• [Exercise]: Write out the items below exactly, beginning at the line that has "Is the closer one point 82,54 or point 44,80?" and stopping after the line that has "5.66 meters".

[Excerpts from a spatial dataset]
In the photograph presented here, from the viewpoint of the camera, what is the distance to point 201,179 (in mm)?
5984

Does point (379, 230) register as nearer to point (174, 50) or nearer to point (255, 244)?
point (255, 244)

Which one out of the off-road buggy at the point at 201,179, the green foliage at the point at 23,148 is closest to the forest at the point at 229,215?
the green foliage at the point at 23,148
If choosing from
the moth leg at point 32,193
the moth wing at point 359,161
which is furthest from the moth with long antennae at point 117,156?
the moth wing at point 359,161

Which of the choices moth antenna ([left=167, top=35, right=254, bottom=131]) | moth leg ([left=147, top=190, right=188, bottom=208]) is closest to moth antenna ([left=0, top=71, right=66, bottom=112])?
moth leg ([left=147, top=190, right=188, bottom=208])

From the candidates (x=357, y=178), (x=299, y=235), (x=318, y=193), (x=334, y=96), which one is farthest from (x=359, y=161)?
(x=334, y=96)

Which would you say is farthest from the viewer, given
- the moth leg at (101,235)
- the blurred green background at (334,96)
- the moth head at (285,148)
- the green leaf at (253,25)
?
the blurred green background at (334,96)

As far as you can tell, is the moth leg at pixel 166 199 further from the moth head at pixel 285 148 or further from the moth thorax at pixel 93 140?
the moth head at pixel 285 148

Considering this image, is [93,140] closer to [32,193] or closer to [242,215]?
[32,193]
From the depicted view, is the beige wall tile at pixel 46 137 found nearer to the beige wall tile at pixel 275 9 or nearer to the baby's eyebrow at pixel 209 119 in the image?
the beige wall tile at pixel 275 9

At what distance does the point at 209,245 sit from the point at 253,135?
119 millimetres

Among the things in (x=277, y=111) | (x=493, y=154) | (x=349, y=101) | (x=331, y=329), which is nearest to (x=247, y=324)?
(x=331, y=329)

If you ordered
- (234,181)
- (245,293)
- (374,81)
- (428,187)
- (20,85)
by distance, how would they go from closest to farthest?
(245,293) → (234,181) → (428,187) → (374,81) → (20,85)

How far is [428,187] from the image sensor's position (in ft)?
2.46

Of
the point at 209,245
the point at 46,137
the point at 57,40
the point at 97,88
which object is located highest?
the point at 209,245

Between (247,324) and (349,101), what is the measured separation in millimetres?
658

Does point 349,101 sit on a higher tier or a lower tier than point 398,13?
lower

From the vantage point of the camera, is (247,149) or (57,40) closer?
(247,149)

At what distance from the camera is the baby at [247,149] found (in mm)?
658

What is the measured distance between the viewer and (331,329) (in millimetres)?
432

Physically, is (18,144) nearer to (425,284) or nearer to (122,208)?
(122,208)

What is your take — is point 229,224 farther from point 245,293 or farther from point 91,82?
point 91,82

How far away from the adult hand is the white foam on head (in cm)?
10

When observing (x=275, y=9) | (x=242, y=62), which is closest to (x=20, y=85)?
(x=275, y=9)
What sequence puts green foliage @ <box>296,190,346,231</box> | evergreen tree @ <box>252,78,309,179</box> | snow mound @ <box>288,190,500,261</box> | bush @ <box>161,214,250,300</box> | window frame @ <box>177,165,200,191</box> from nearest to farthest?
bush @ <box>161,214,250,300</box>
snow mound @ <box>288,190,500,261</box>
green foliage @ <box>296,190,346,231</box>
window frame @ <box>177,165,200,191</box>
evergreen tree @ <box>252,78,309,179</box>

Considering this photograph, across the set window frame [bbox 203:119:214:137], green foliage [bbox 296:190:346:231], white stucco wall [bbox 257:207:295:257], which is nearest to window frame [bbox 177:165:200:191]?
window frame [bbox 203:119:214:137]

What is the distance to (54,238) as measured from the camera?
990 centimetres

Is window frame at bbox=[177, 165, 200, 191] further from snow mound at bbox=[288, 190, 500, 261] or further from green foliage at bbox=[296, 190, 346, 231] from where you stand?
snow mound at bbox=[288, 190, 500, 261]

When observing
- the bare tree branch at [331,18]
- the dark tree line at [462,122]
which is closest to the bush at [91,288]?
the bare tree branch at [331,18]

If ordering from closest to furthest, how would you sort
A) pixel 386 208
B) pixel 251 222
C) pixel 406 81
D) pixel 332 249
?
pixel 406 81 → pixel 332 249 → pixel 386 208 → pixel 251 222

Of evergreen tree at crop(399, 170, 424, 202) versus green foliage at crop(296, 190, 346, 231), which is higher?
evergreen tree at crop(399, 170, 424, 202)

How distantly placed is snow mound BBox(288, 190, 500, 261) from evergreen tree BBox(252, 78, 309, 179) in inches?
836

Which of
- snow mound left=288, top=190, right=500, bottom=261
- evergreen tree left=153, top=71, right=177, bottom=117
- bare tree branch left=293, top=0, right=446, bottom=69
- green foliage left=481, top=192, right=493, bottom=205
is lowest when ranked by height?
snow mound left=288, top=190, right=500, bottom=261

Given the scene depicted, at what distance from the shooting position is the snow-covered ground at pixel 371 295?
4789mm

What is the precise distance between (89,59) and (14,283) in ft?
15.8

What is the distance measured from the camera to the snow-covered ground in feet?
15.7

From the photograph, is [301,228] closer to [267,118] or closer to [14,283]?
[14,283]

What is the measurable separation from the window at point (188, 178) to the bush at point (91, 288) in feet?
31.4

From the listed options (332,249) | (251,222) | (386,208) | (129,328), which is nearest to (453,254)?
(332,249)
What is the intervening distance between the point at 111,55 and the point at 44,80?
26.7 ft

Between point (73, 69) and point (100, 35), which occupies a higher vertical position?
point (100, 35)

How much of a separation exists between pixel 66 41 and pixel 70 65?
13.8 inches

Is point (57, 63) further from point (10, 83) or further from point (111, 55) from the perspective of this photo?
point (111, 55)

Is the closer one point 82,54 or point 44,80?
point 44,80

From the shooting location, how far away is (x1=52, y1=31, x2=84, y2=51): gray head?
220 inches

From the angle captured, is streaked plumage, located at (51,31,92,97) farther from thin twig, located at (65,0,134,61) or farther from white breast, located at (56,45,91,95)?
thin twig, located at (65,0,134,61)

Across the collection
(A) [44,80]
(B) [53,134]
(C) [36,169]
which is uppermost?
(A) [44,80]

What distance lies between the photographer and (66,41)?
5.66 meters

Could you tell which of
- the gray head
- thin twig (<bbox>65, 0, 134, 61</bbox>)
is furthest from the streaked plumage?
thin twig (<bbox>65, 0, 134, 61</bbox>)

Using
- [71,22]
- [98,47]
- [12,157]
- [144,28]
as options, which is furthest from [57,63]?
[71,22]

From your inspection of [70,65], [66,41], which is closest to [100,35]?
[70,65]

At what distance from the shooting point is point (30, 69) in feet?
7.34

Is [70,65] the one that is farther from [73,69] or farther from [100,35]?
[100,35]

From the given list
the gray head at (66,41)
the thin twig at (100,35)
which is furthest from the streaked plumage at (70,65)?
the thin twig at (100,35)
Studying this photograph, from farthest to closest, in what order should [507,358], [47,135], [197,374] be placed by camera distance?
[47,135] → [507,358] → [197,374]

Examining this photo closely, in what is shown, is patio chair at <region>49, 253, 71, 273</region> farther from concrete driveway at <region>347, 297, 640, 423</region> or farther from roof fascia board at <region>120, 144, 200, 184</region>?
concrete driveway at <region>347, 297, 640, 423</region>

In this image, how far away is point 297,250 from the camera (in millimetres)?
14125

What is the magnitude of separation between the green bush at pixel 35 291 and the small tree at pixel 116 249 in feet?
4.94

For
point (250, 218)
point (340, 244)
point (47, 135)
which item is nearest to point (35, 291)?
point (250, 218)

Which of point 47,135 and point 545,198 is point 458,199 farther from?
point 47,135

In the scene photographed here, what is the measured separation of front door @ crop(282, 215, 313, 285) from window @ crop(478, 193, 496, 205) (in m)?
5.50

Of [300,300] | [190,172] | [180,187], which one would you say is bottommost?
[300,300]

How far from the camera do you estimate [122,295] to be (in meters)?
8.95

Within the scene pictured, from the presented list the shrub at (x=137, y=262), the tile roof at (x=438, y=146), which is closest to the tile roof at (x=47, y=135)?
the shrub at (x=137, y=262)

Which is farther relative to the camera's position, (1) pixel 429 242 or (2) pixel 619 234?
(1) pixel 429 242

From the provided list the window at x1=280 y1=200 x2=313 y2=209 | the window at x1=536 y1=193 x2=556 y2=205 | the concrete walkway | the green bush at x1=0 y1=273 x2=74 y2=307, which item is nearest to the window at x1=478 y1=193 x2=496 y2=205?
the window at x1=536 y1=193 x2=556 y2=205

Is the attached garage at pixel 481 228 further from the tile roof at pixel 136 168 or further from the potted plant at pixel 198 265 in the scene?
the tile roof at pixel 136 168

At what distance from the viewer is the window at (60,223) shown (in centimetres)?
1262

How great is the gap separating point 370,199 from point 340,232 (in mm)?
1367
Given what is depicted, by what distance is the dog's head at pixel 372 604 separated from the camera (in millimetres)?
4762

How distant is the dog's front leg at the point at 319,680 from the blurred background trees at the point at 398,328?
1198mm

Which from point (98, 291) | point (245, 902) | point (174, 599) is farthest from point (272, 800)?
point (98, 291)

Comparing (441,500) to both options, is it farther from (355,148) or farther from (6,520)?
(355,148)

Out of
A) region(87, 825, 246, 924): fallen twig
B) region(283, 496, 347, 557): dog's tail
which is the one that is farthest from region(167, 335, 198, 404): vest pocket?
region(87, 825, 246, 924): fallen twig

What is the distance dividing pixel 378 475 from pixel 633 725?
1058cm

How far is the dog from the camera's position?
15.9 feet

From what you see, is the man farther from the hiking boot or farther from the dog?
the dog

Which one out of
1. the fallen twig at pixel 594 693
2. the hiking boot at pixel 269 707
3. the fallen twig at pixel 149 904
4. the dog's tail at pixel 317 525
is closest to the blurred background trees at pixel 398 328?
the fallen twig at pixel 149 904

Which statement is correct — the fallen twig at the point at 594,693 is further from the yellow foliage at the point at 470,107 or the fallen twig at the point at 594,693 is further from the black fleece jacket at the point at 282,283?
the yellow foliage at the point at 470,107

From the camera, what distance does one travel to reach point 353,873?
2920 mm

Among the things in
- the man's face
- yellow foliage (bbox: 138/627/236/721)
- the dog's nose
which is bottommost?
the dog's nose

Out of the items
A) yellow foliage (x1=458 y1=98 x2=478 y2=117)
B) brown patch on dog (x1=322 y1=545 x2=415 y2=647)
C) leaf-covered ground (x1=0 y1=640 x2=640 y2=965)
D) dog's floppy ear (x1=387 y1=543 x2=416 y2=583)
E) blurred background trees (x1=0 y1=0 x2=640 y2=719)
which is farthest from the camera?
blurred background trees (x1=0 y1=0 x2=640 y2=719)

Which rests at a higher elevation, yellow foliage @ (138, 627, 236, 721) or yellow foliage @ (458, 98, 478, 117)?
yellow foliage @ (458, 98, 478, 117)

• [Exercise answer]:
Is the closer one point 82,54 or point 44,80?
point 44,80

From the shooting location, how far away is (x1=52, y1=31, x2=84, y2=51): gray head?
220 inches

From the angle captured, is streaked plumage, located at (51,31,92,97) farther from thin twig, located at (65,0,134,61) or farther from white breast, located at (56,45,91,95)?
thin twig, located at (65,0,134,61)

Across the collection
(A) [44,80]
(B) [53,134]
(C) [36,169]
which is uppermost?
(A) [44,80]

What distance lies between the photographer and (66,41)?
5.66 meters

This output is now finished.